The conclusion from this experience is that outsourcing in the Competence Culture is possible but it doesn’t necessarily follow the Agile mind-set, values and practices. Even if you develop the project internally the competition created among team members is not good for helping the team to work as a single cohesive unit. Depending on individual talents can be more risky and may restrict creativity or the team’s ability to collaborate and explore different approaches with innovative ideas.
Outsourcing in the Collaboration Culture
One of a most successful projects experienced was for a client that asked the outsource provider to staff a team for him that was not full of technical experts but a group of individuals that get along together. A team was formed with team members that had been working together for years in other accounts. This team had a good mix of experience but at the same time it was very diverse in ages, gender and skills.
From the very start of the project the client was interested in knowing all the seven team members in his outsourced team. He visited on several occasions and each time he contributed to build team rapport. They had many dinners and team building activities, the result was that the client flew back home the team were constantly asked him when he was coming back. Some of our team members visited him and again the same experience, good team building activities and good team collaboration.
This process did of course consume additional resources (time and money) but it greatly contributed to foster communication and cohesion among team members. A result of this effort was that the code quality was twice that of the previous release created by another outsourcing provider in another country; the project was also delivered three times faster. Statements made by the client.
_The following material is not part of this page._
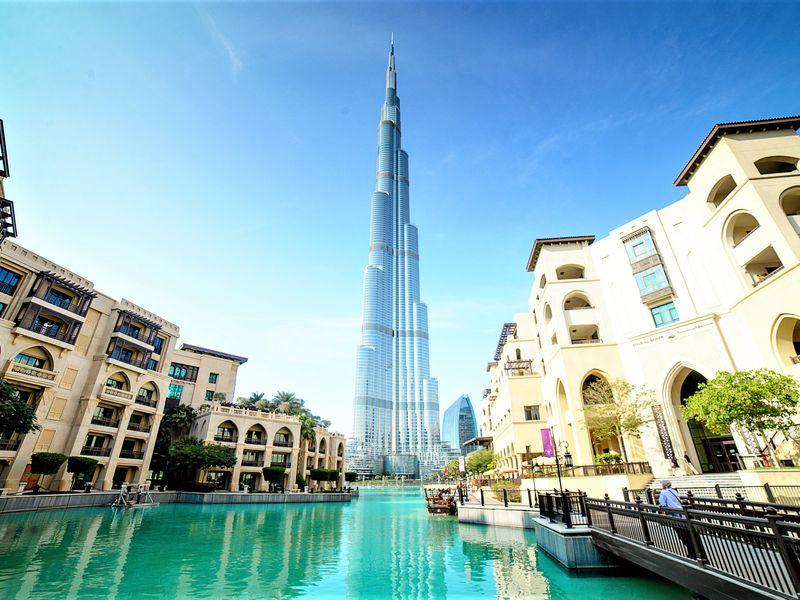Арабская и современная архитектура ОАЭ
Furthermore, the team was able to keep its pace during the whole project fulfilling this Agile Principle: “Agile processes promote sustainable development. The sponsors, developers, and users should be able to maintain a constant pace indefinitely”. The following chart shows a typical productivity report generated for this project:
During the project review the client was asked why he hadn’t tried a similar approach to build the same type of working relationship with this former outsourced team. His response was that he tried but the culture of that outsourcing provider was more like in the Control Culture with little interest in team formation and satisfaction and more oriented to process and supervision.
This project achieved the three levels of success: technical, business and personal. Both the outsourced team and the client shared a common culture that allowed both parties to develop to their full potentials. Also to support this statement is the fact that one of Agile cornerstones is teamwork and teamwork needs the right conditions to flourish, conditions that in time are enabled by having the right team mind-set. Furthermore, this experience was evidence that the Agile Principle “The best architectures, requirements, and designs emerge from self-organizing teams” can be achieved when a team is provided with the right supporting culture to let it self-organize.